- Kutipan Terpilih -
Buat Apa Malu Jika Saya Bekerja Sebagai PRT?

Suwarni dan Ikah adalah 2 Pekerja Rumah Tangga yang bekerja keras untuk anaknya. Anak Suwarni penyandang disable intelektual, sedangkan Ikah harus bekerja sebagai PRT, menjaga warung di sore hari dan menjaga toko di pasar di pagi hari agar anaknya tetap sekolah

Ini adalah cerita Suwarni, Pekerja Rumah Tangga (PRT) yang bekerja keras dan berorganisasi untuk menghidupi anaknya yang terkena disable intelektual:

“Saya Suwarni dari Cipete. Saya ibu dari 4 orang anak perempuan. Salah satu anak perempuan saya adalah penyandang disabilitas intelektual. Organisasi PRT yang saya ikuti yaitu Sapulidi, kemudian menghubungkan saya dengan organisasi penyandang disable intelektual, Yapesdi.

- Uji Pemahaman -
• A. Kutip bagian dari cerita PRT di atas, antara "Ini adalah cerita" dan "disable intelektual, Yapesdi.", termasuk kedua bagian itu.
• B. Terjemahkan kalimat dari cerita PRT di atas ini ke dalam bahasa Inggris: "Salah satu anak perempuan saya adalah penyandang disabilitas intelektual."

- Entri Dataset -
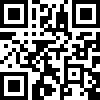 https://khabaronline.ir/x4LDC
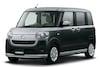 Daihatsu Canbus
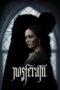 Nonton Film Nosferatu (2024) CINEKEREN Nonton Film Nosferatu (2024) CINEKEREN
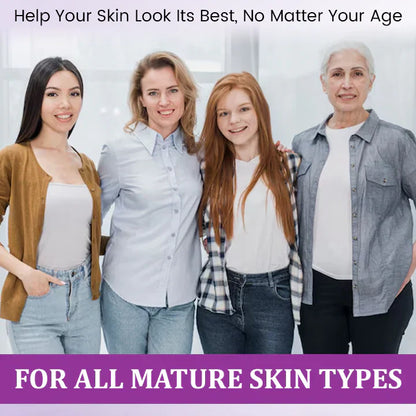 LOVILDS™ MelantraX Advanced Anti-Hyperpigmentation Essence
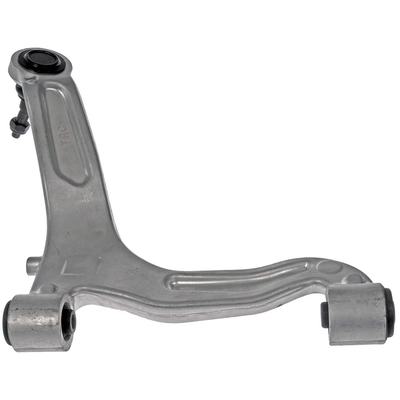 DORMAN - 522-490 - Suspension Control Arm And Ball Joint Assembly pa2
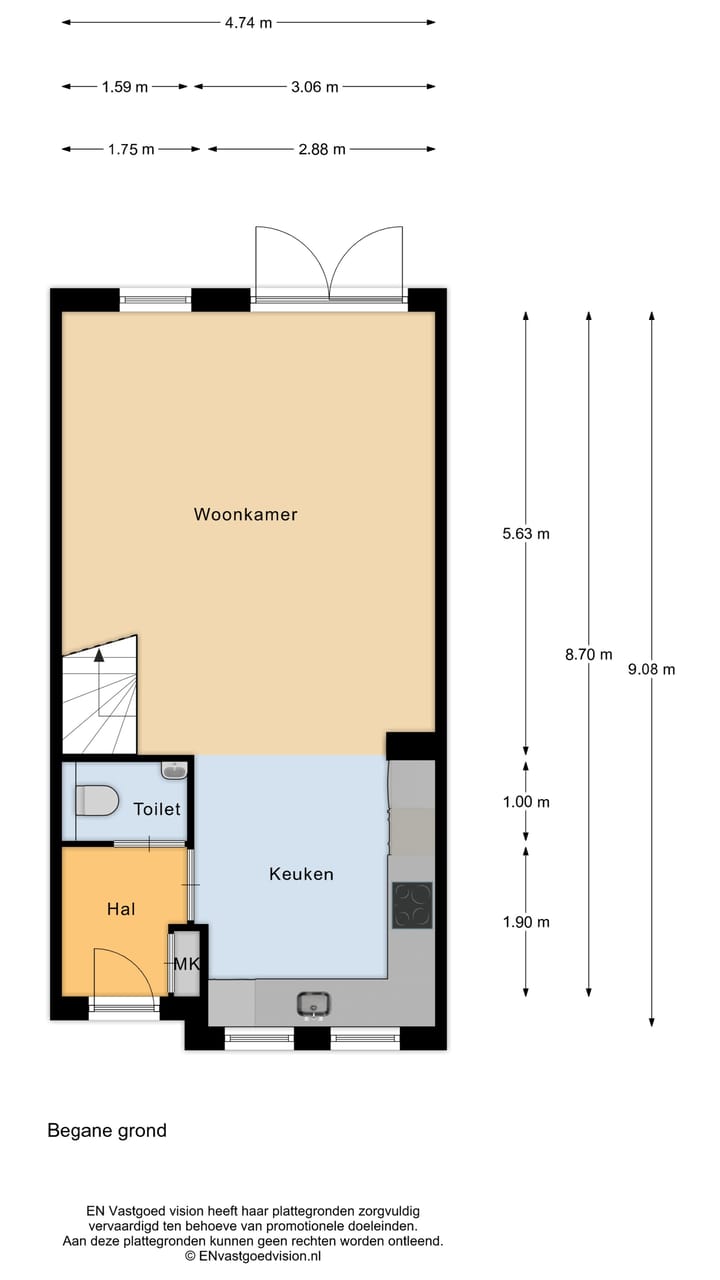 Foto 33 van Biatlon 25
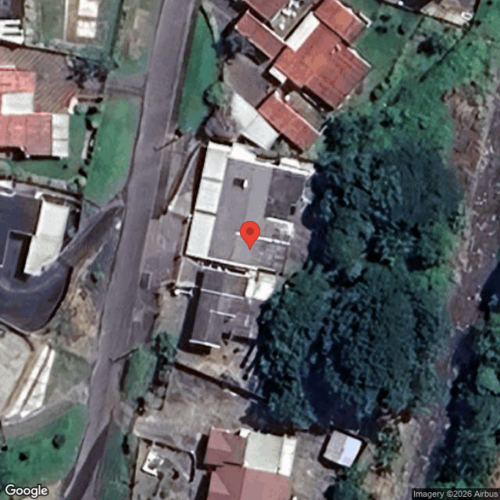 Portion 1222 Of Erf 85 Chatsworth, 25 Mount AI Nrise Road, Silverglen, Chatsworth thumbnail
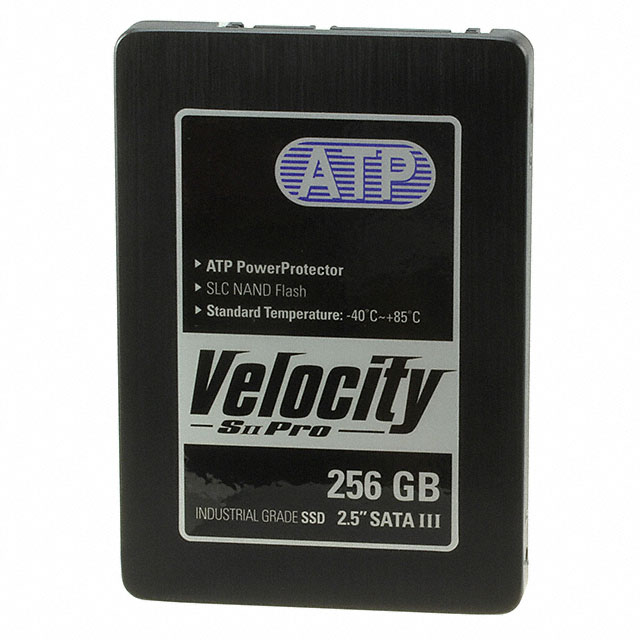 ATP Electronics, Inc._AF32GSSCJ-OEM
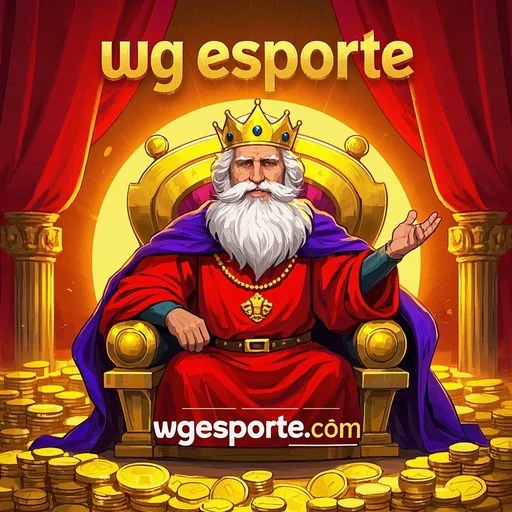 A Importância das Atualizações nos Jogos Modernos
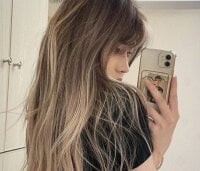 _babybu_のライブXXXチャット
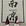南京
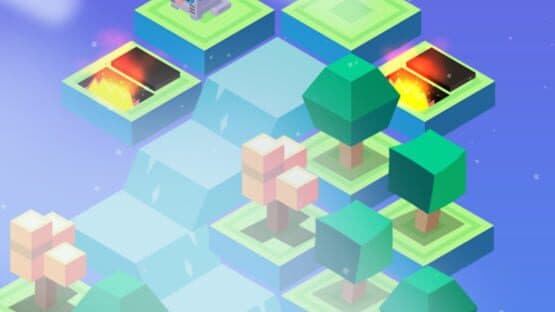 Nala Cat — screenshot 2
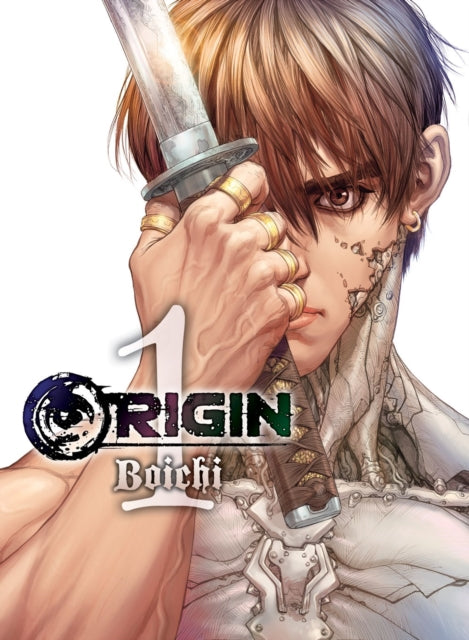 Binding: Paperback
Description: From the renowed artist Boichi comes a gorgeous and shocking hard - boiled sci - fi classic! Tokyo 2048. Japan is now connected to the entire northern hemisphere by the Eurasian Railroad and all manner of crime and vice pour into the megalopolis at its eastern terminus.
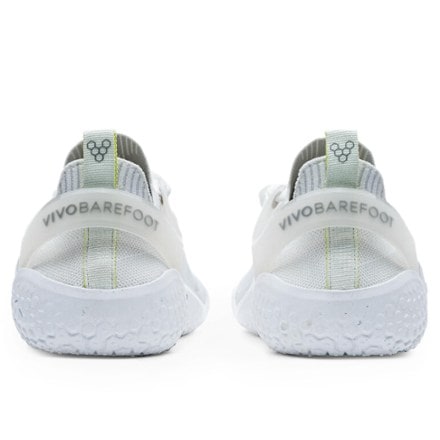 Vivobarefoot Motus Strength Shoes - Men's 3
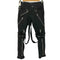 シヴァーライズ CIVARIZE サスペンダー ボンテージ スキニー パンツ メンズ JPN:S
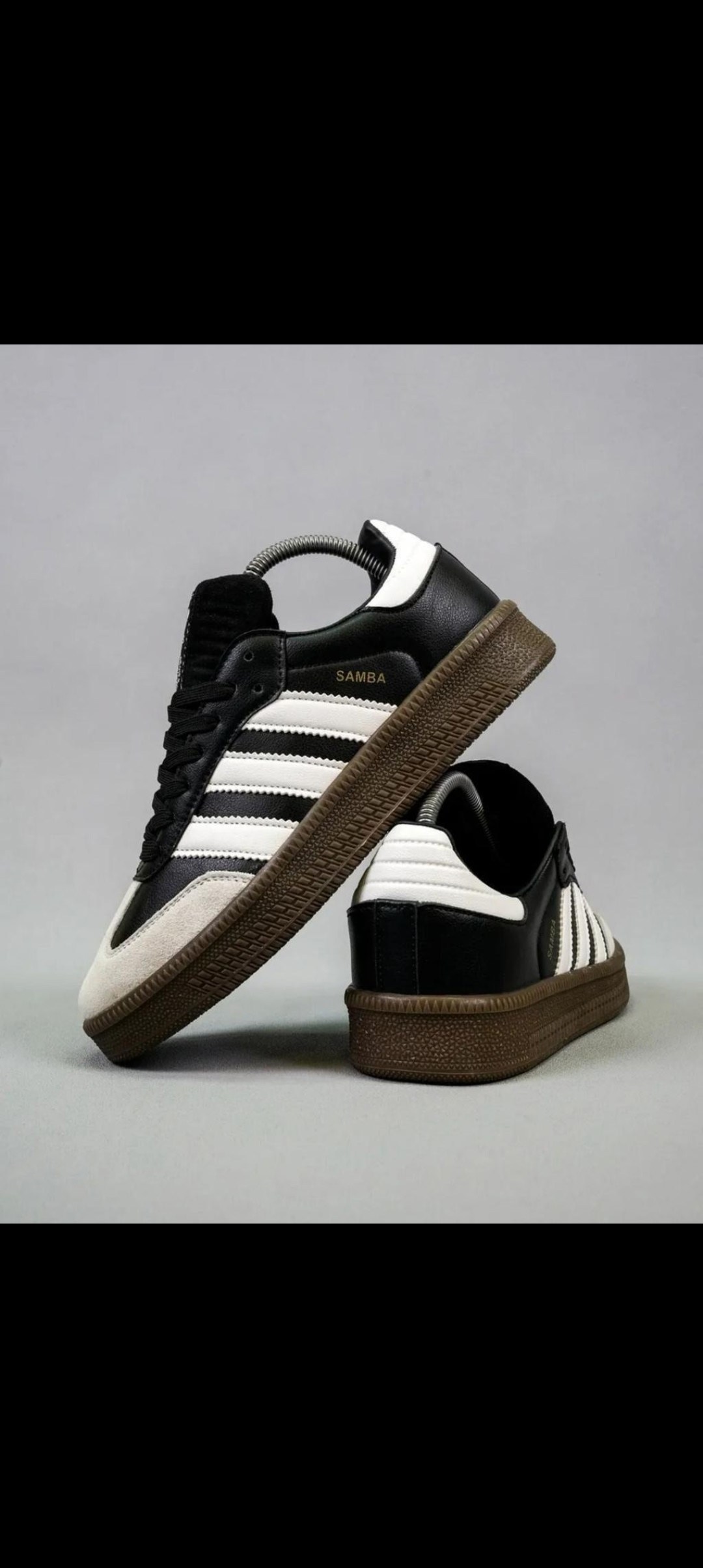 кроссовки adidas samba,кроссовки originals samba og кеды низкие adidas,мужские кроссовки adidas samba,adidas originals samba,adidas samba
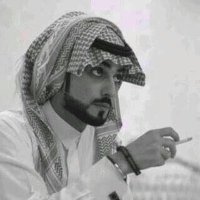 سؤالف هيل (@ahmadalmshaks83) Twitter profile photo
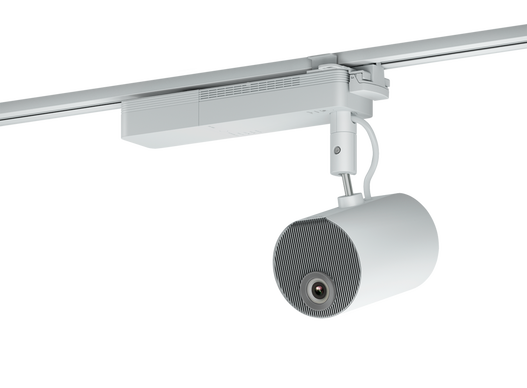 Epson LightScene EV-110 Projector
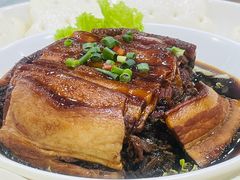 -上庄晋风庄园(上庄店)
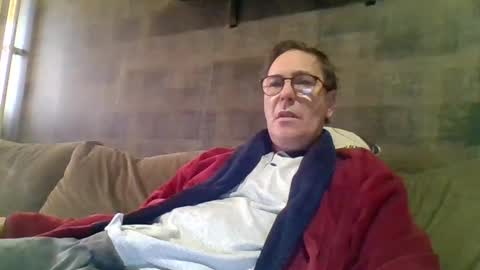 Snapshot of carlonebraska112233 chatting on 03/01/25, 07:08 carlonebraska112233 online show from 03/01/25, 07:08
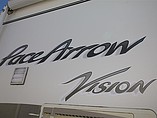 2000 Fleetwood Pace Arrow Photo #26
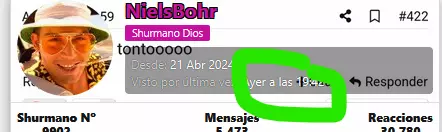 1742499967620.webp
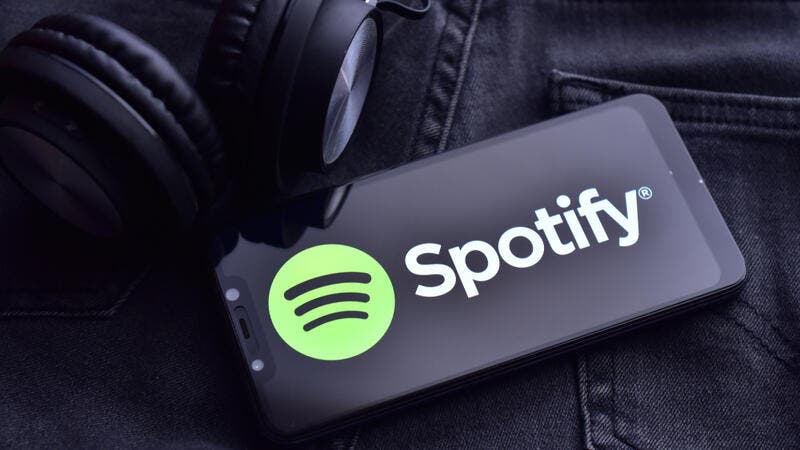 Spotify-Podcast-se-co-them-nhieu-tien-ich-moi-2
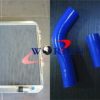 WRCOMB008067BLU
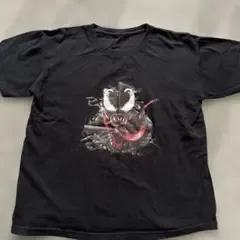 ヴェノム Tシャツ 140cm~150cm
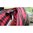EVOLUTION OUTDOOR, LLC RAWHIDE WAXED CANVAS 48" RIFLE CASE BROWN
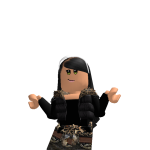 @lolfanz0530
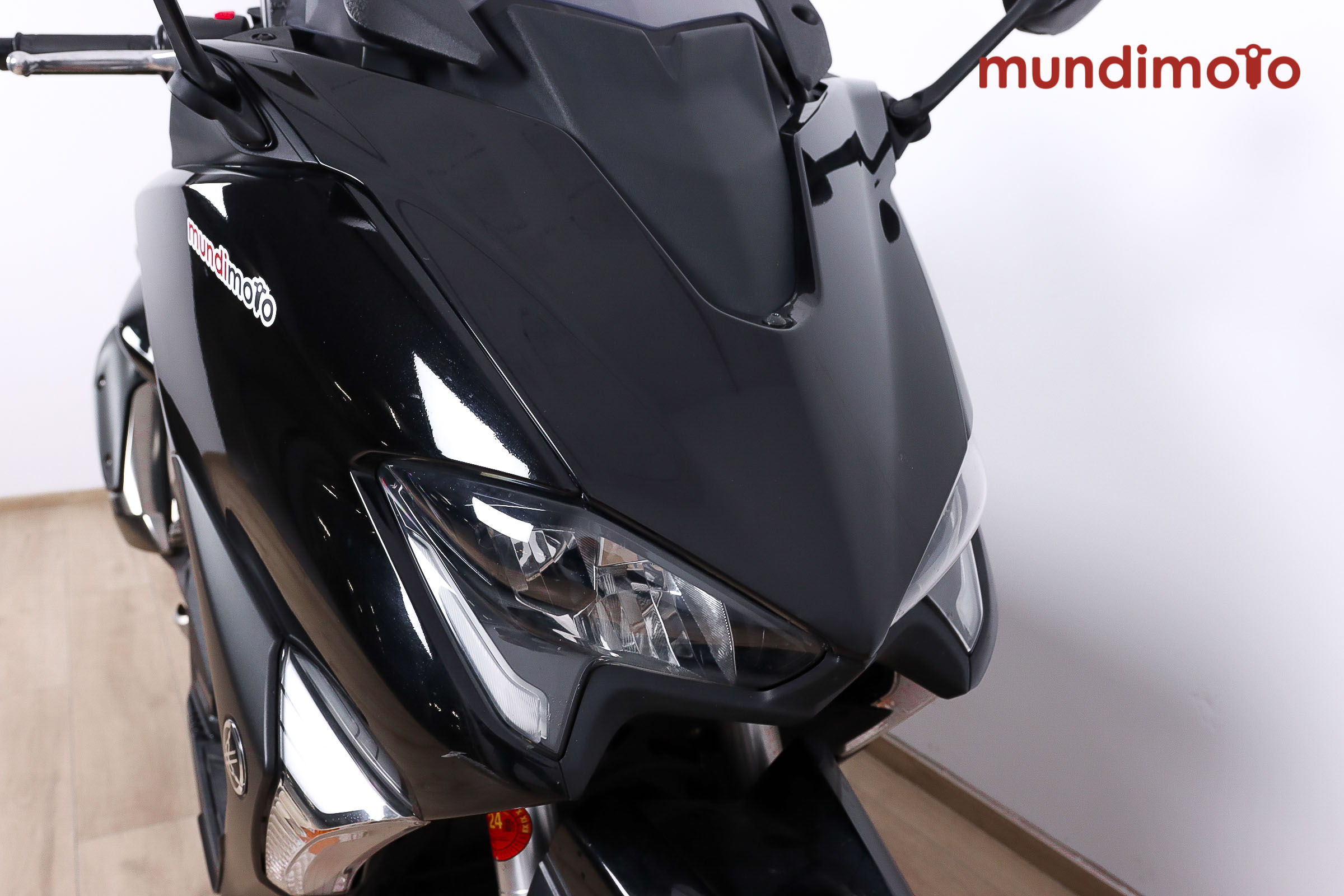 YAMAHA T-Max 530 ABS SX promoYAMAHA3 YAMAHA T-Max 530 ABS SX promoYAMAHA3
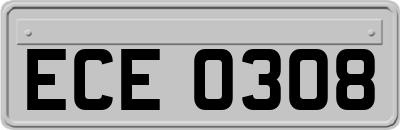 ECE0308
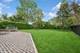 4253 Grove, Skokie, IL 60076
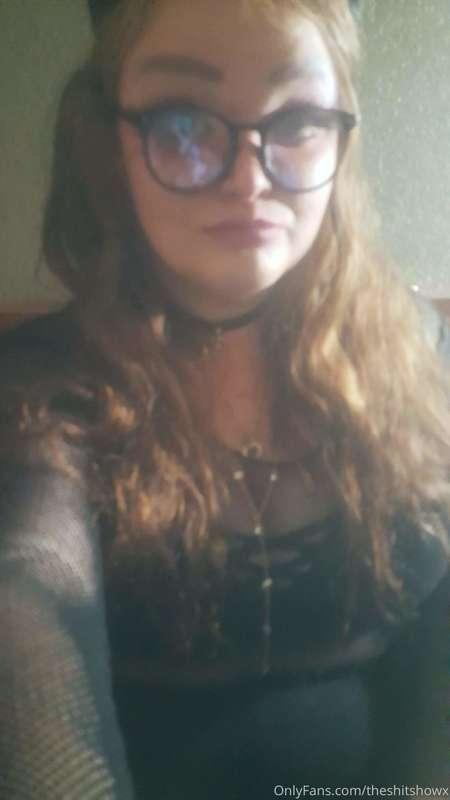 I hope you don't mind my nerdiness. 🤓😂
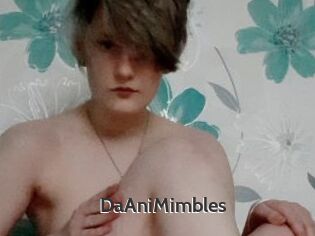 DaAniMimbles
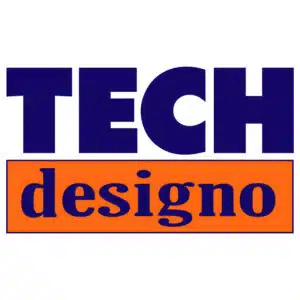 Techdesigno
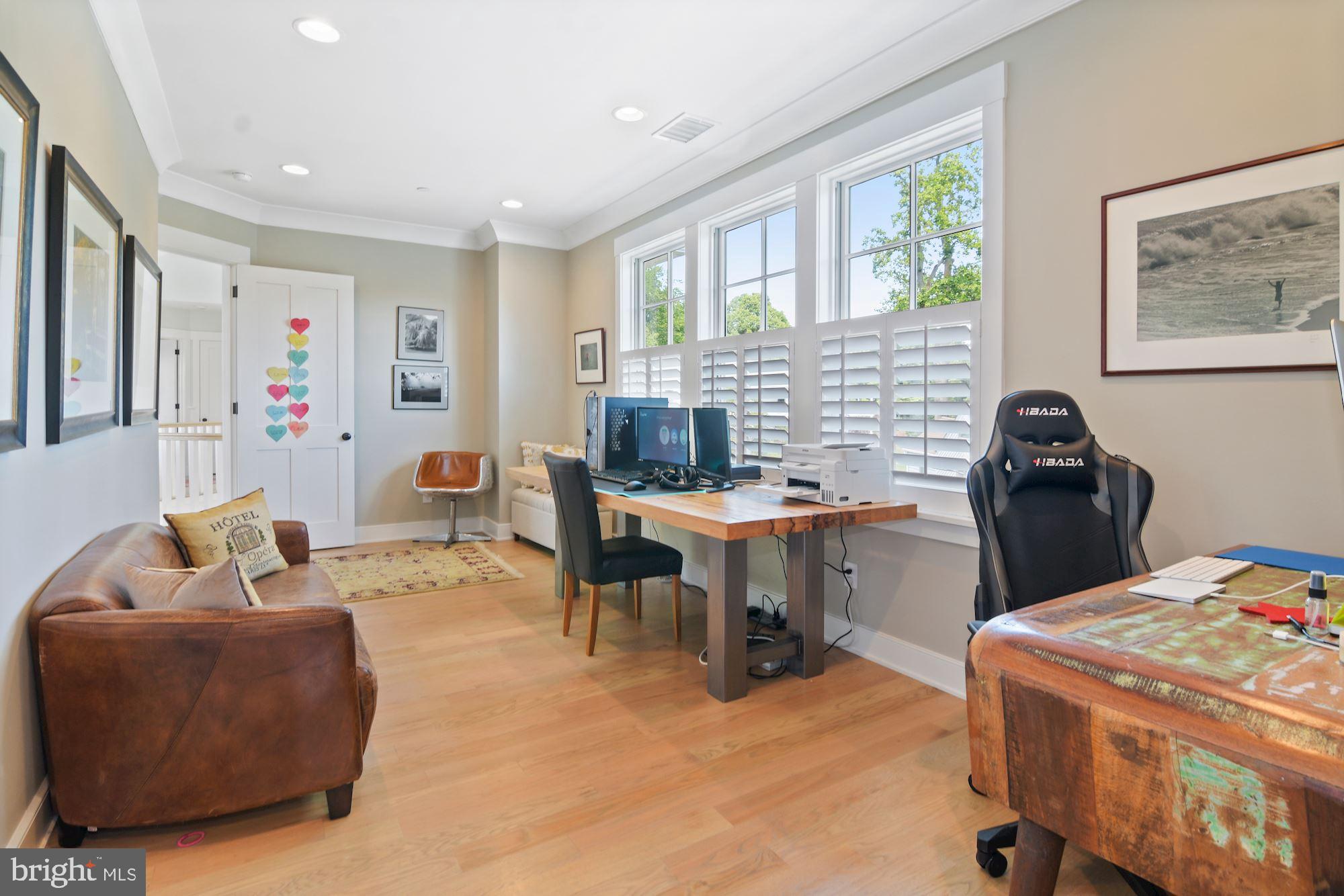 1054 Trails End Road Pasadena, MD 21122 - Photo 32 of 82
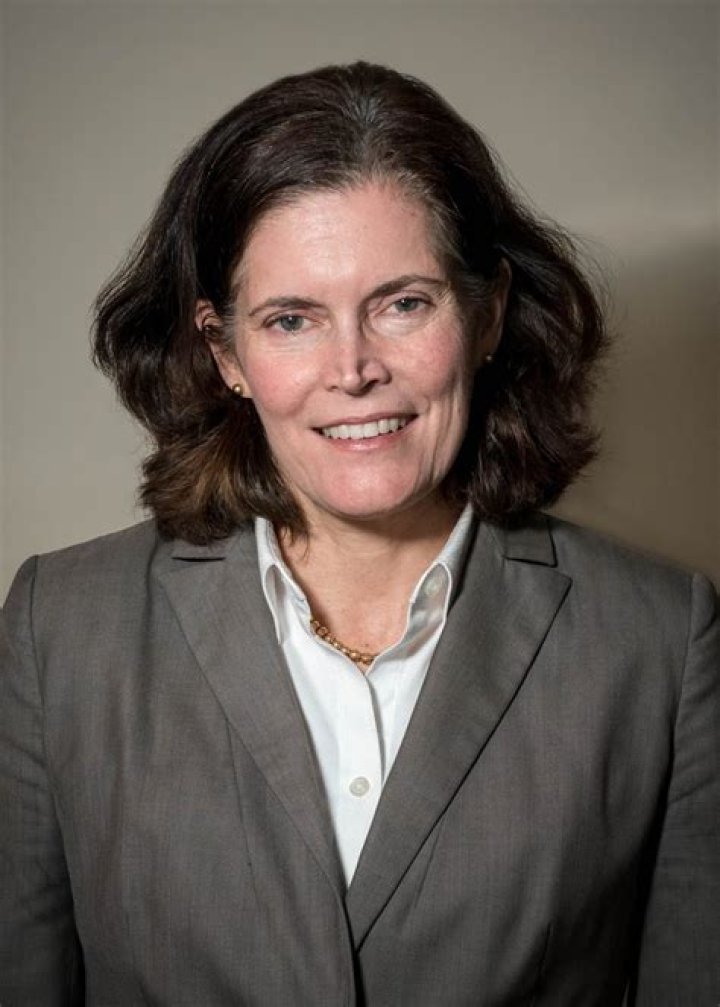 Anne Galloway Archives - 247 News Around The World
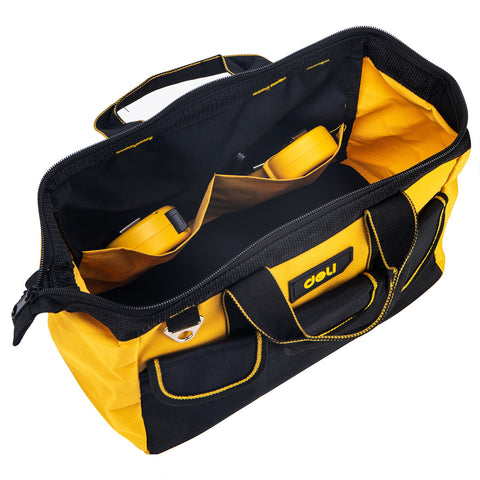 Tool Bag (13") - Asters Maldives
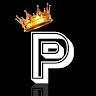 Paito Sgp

- Jawaban Bernomor -
• A.
Ini adalah cerita Suwarni, Pekerja Rumah Tangga (PRT) yang bekerja keras dan berorganisasi untuk menghidupi anaknya yang terkena disable intelektual:

“Saya Suwarni dari Cipete. Saya ibu dari 4 orang anak perempuan. Salah satu anak perempuan saya adalah penyandang disabilitas intelektual. Organisasi PRT yang saya ikuti yaitu Sapulidi, kemudian menghubungkan saya dengan organisasi penyandang disable intelektual, Yapesdi.

• B. One of my daughters is a person with an intellectual disability.